One of the most reliable "rules" throughout awards history has been that a film cannot win the best picture Oscar if it hasn't even been nominated for the best director Oscar. The logic of this rule has long gone unquestioned because, well, there hasn't been a reason to question it: only three films ever -- and only one in the last 80 years, Driving Miss Daisy (1989) -- have defied it.
But when one pauses to consider that the best director Oscar nominees are determined by only six percent of the Academy's entire membership (the directors branch), whereas the winner of the best picture Oscar is determined by not only that six percent but the other 94 percent, as well, one realizes that there may, in fact, be reason to question the solidity of the rule in the first place.

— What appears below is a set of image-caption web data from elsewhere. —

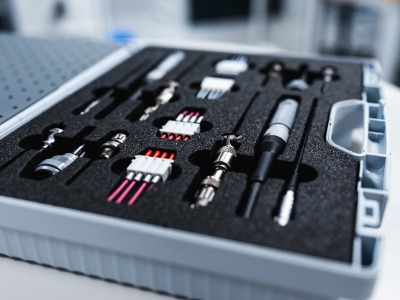 Werkzeugkoffer liegt geöffnet auf einem Tisch. Man sieht verschiedene Steckverbindungen und Werkzeuge 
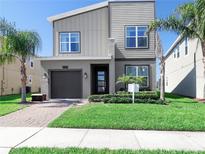 Charming two-story home featuring modern architecture, a well-manicured lawn, and a paved driveway at 8938 Cabot Cliffs Dr, Davenport, FL 33896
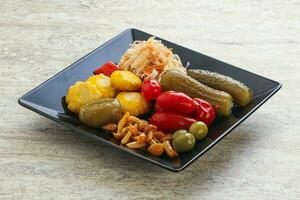 Plate with pickled vegetables and mushrooms photo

Awards pundits like me have been given plenty of reason to pause and consider this rule, of late, because the Warner Bros. film Argo, a best picture nominee directed by a man who was not nominated for best director, Ben Affleck, has plowed through an awards season that many expected would be dominated by the more traditional Academy film in the race, DreamWorks' Lincoln, the director of which (Steven Spielberg) did receive an Oscar nomination.

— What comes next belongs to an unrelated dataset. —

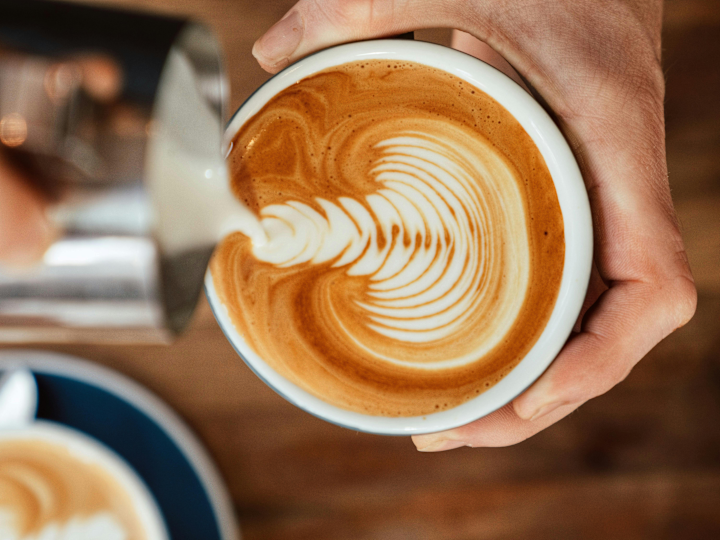 ساقي يضيف تصميمًا رغويًا في فنجان قهوة في مقهى الصالة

Earlier this month, on the night of Jan. 10 (Affleck's Oscar snub was revealed that morning), the Broadcast Film Critics Association -- of which, full disclosure, I am a voting member -- awarded its best picture and best director Critics' Choice prizes to Argo and Affleck, respectively. This was the first sign that some members of the greater Hollywood community felt very differently about the film than the Academy's directors branch.
Less than a week later, on Jan. 13, another, even higher-profile body of entertainment journalists, the Hollywood Foreign Press Association, followed suit, presenting its Golden Globe awards for best picture (drama) to Argo and best director to Affleck. However, due to the group's long-documented history of kowtowing to A-list movie stars far more than the Academy -- particularly when they try their hand at directing -- these results were, understandably, downplayed by many, myself among them.

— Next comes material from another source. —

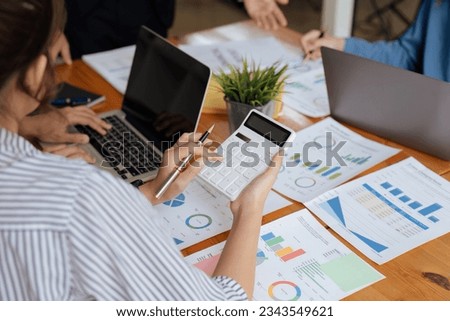 Businesswoman using a calculator to calculate numbers on a company's financial documents, she is analyzing historical financial data to plan how to grow the company. Financial concept. Royalty-Free Stock Photo #2343549621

People seeking real insight into the mindset of the Academy were urged by many, including me, to wait until Jan. 26, when the Producers Guild of America would become the first of the many guilds to present its awards. This is because journalists are not represented in the Academy, making their preferences largely irrelevant, but people who make or have made films, like the members of those guilds, are, making their tastes far more predictive.